The internal pooled standard, consisting of an equal amount (7.14 μg) of each of the 7 samples was labeled with 200 pmol 3-([4-carboxymethyl] phenylmethyl)-3’-ethyloxacarbocyanine halide N-hydroxysuccinimidyl ester (Cy2). This pooled standard allows for accurate matching and normalized protein abundance measurements across gels. 50 μg of each Y. pestis protein sample was labeled with either 200 pmol 1-(5-carboxypentyl)-1’-propylindocarbocyanine halide N-hydroxysuccinimidyl ester (Cy3) or 1-(5-carboxypentyl)- 1’-methylindodicarbocyanine halide N-hydroxysuccinimidyl ester (Cy5) dyes, according to the experimental design (Table 1). The pooled standard was labeled with Cy2 and combined with a Cy5 and Cy3 protein sample, and electrophoresed on each gel, as shown in Table 1. “Pick” gels were supplemented with 200 μg of unlabeled pooled standard, in addition to the labeled protein samples to ensure sufficient protein was present for subsequent identification by mass spectrometry. Samples for each gel were adjusted to a total volume of 450 μL, with rehydration buffer consisting of 7 M urea, 2 M thiourea, 4% CHAPS, 1% Pharmalyte and 1.2% Destreak (GE Healthcare, Piscataway, NJ), and loaded onto 24 cm, pH 4-7 nonlinear, Immobiline IPG DryStrips (GE Healthcare, Piscataway, NJ) for first dimension separation.

Gel No.	Cy2	Cy3	Cy5
1	Standard	India-195/P (0mM Ca²⁺)	India-195/P (4mM Ca²⁺)
2	Standard	KIM5 D27 (0mM Ca²⁺)	KIM5 D27 (4mM Ca²⁺)
3	Standard	NYC (0mM Ca²⁺)	NYC (4mM Ca²⁺)
4	Standard	India-195/P (0mM Ca²⁺)	KIM5 D27 (0mM Ca²⁺)
5	Standard	India-195/P (4mM Ca²⁺)	KIM5 D27 (4mM Ca²⁺)
6	Standard	KIM5 D27 (0mM Ca²⁺)	NYC (0mM Ca²⁺)
7	Standard	KIM5 D27 (4mM Ca²⁺)	NYC (4mM Ca²⁺)
8	Standard	NYC (0mM Ca²⁺)	PEXU2 (0mM Ca²⁺)
9	Standard	PEXU2 (0mM Ca²⁺)	India-195/P (0mM Ca²⁺)
10	Standard	NYC (4mM Ca²⁺)	PEXU2 (0mM Ca²⁺)
11^a	Standard	India-195/P (4mM Ca²⁺)	KIM5 D27 (4mM Ca²⁺)
12^b	Standard	NYC (0mM Ca²⁺)	KIM5 D27 (0mM Ca²⁺)

^aMaster gel
^bAdditional unlabeled protein added for protein identification

Table 1: 2-D DIGE experimental design.

IEF separation was carried out using the Ettan IPGphor II (GE Healthcare, Piscataway, NJ), using the following running conditions: 30 V rehydration for 12 h, 500 V for 1 h, 1,000 V for 1 h and 8,000 V for 62,500 Vh. The IPG strips were then reduced for 15 min in equilibration buffer containing 2% SDS, 50 mM Tris-HCL pH 8.8, 6 M urea, 30% glycerol, 0.002% bromophenol blue and 10 mg/mL dithiothreitol. After reduction, the strips were alkylated for 15 minutes with equilibration buffer and 25 mg/mL iodoacetamide. The strips were then loaded onto 26 cm×20 cm precast 12.5% Tris-glycine polyacrylamide gels (Jule, Inc, Milford, CT), and run at 2 W/gel constant power at 22°C using an Ettan DALT 12 (GE Healthcare, Piscataway, NJ), until the bromophenol blue dye-front reached the end of the gels (approximately 16 h).
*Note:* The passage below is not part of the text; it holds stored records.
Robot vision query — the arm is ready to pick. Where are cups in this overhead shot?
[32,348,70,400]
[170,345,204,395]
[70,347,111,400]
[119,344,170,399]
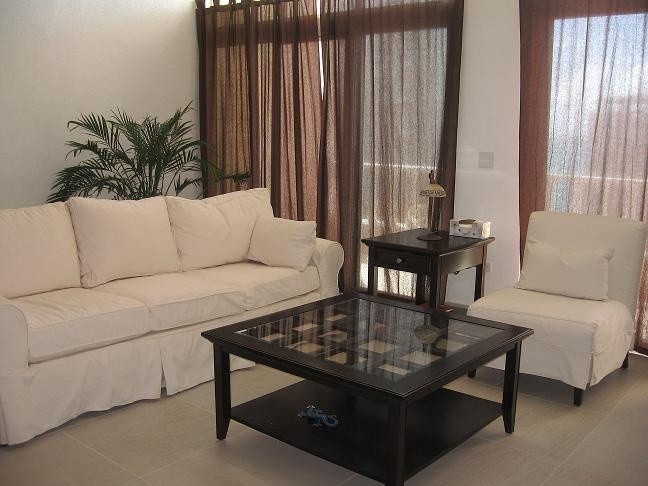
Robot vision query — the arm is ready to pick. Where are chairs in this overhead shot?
[462,210,648,407]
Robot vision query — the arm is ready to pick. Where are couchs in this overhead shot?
[0,187,344,451]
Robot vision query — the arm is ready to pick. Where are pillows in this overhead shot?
[514,231,615,305]
[247,213,318,272]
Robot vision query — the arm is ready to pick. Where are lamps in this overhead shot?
[417,169,448,241]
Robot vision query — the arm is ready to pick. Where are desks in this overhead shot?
[360,228,495,310]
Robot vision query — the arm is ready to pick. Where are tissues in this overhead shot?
[450,218,491,240]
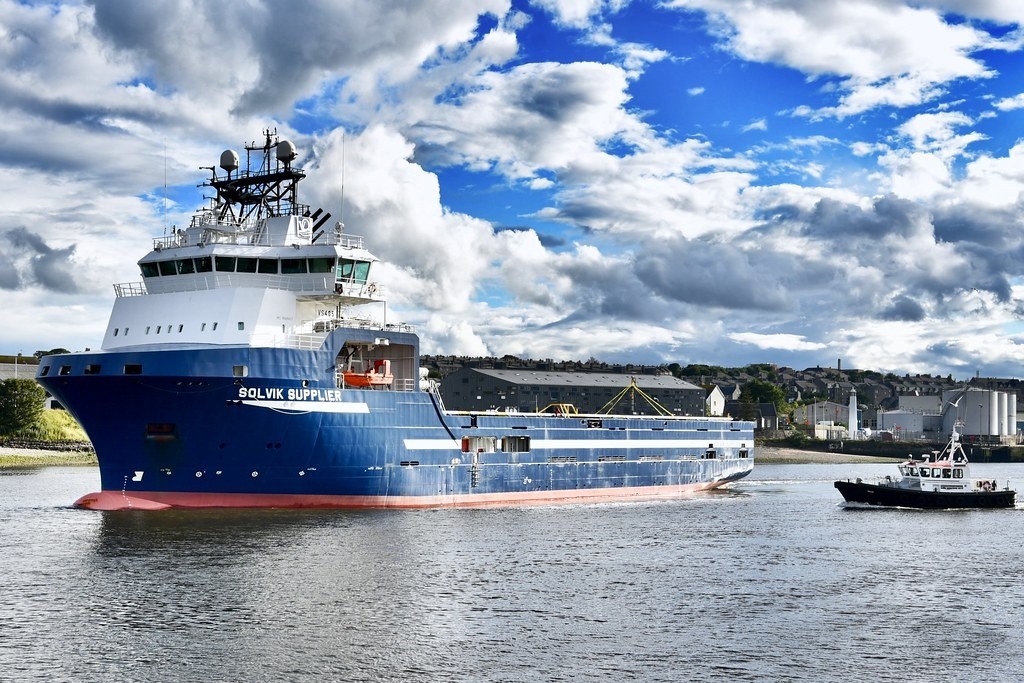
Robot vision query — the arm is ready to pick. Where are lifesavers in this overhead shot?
[982,481,991,491]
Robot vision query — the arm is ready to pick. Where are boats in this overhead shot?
[35,128,757,511]
[834,424,1017,510]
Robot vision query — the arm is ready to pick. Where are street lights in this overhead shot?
[978,404,983,440]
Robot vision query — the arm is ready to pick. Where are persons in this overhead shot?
[906,467,997,493]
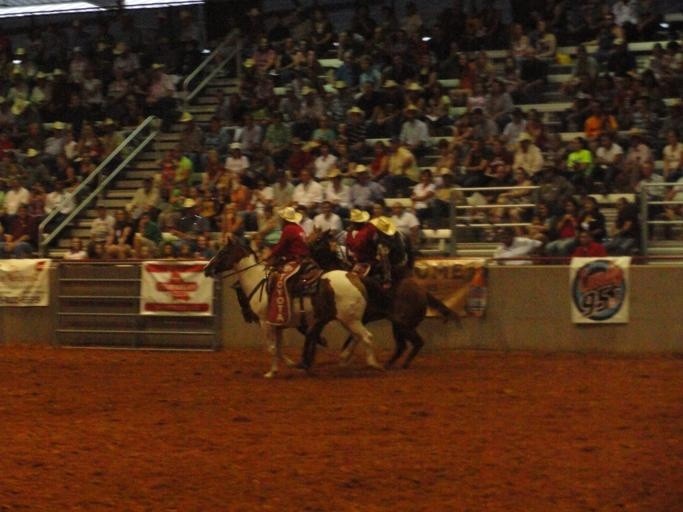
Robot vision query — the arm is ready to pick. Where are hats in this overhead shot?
[389,136,400,144]
[181,198,196,208]
[103,118,115,126]
[229,143,242,151]
[178,112,193,123]
[272,164,454,236]
[516,131,533,143]
[113,43,127,55]
[285,78,426,118]
[8,46,84,160]
[150,63,165,72]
Gels were imaged using a Typhoon 9410 imager (GE Healthcare, Piscataway, NJ), with a 100 μm resolution. PMT values were adjusted for the optimization of sensitivity and prevention of oversaturation. Cy2 dye was excited at 488 nm and emission spectra obtained at 510 nm; Cy3 dye was excited at 550 nm and emission spectra obtained at 570 nm; Cy5 dye was excited at 650 nm and emission spectra obtained at 670 nm. Unlabeled protein on the pick gel was visualized by poststaining with SYPRO Ruby (Bio-Rad, Hercules, CA), and imaged on the Typhoon 9410. All gel images were cropped to the same size using ImageQuant v5.2 (GE Healthcare, Piscataway, NJ), to remove the edges of the gels while maximizing the number of spots available for analysis.
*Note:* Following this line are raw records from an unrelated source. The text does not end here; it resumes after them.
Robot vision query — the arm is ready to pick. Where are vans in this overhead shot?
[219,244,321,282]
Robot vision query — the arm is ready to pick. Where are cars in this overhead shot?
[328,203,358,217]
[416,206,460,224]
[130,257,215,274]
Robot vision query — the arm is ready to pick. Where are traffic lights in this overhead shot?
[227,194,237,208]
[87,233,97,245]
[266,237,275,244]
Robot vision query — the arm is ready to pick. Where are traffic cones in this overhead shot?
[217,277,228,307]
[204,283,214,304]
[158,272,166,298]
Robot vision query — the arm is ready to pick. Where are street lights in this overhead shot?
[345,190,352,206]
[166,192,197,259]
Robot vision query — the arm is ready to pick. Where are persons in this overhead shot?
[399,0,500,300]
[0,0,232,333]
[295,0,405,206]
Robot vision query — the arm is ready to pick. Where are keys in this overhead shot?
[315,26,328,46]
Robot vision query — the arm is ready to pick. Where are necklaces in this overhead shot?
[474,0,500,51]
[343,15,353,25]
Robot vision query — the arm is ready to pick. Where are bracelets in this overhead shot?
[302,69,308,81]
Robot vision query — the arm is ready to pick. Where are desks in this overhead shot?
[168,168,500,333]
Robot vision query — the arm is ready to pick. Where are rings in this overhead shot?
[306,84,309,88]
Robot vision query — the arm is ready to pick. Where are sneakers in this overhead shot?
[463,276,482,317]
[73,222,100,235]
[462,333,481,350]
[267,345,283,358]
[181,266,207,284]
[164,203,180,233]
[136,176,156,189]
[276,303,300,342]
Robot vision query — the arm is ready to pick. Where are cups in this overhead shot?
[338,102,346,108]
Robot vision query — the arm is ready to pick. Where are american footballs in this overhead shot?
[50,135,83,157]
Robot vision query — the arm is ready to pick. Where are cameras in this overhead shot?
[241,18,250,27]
Gel images, three from each CyDye labeled gel and one additional SYPRO image of the pick gel, were examined using the various modules of the DeCyder v6.5 software package. The Differential In-gel Analysis (DIA) module was used to determine optimal spot detection settings. Images were loaded into the Batch Processor module and spot maps were generated from each gel image, with the estimated number of spots set to 2,500. The automated determination of the master gel, or the gel with the most spots, was bypassed, and the gel displaying the best spot characteristics was labeled the master gel. During batch processing, the Cy2 channel from each gel was used for normalization of spot intensities and for automated matching between gels. After batch processing, the resulting data was further processed using multiple analysis techniques.
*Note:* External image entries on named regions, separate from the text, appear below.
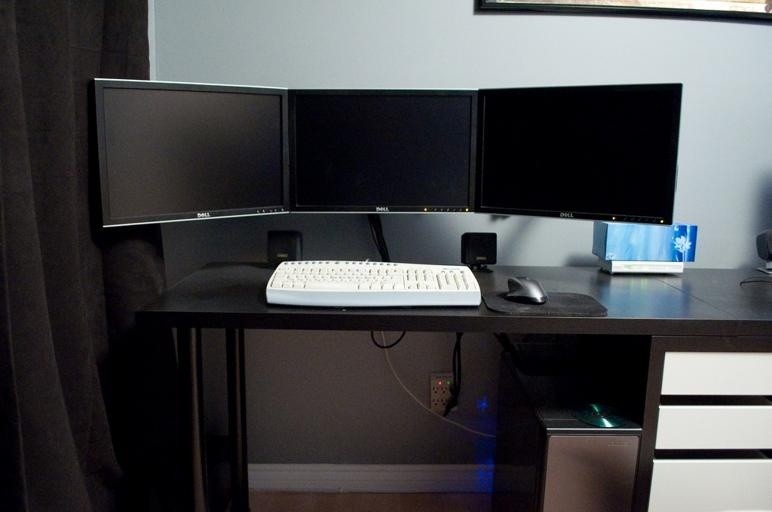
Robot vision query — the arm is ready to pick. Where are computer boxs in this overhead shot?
[490,403,643,512]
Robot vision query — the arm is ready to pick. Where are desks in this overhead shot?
[133,262,771,512]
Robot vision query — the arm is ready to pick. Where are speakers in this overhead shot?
[461,232,497,273]
[268,228,303,269]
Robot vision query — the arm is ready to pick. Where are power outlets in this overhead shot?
[429,370,459,412]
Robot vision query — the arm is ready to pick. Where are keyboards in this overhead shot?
[264,261,482,310]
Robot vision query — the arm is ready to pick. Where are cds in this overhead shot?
[577,403,625,428]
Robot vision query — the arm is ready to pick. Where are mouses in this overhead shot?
[505,277,548,305]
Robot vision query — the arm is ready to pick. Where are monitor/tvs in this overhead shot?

Differentially expressed spot determination

To determine which protein spots were differentially expressed between the strains and growth conditions, the 2-D DIGE data was examined using the Biological Variation Analysis (BVA) module of DeCyder. The quality of gel matching was manually verified and landmarks were added when needed to improve match quality. Landmarks are manually validated matched spots that are linked together to help subsequent matching of other adjacent and closely aligned spots. Landmarking joins un-matched spots or fixes incorrectly matched spots, and can be made on both manually matched and computer-derived matched spots. Spot maps from each sample were assembled into individual experimental groups. Spots having a greater than 1.5-fold change in expression between experimental groups, with a P-value ≤ 0.05 and a one-way ANOVA ≤ 0.05, were distinguished as differentially expressed and investigated further. Protein spots of interest were manually verified to be of sufficient quality for mass spectrometry by examining the three-dimensional profile of the protein spot. Artifacts or those spots with volumes close to the background were excluded from additional analyses. The verified spots of interest were then imported into the Extended Data Analysis (EDA) module of DeCyder. A Base Set was created containing spots that were matched on greater than 75% of the spot maps, and that included expression information for all of the experimental groups (critical for classification of unknown samples). Using a 75% or greater value for matching, provided a balanced approach. A lower percentage would reduce data quality as poorly matched, or too few n values would result. If a higher percentage of matching were required, less total spots would be available for analysis, which may have made a biomarker selection panel inaccurate. The Base Set of protein spots and spot maps was used for further EDA analysis. The entire Base Set was then analyzed using PCA and hierarchical clustering to identify protein expression trends.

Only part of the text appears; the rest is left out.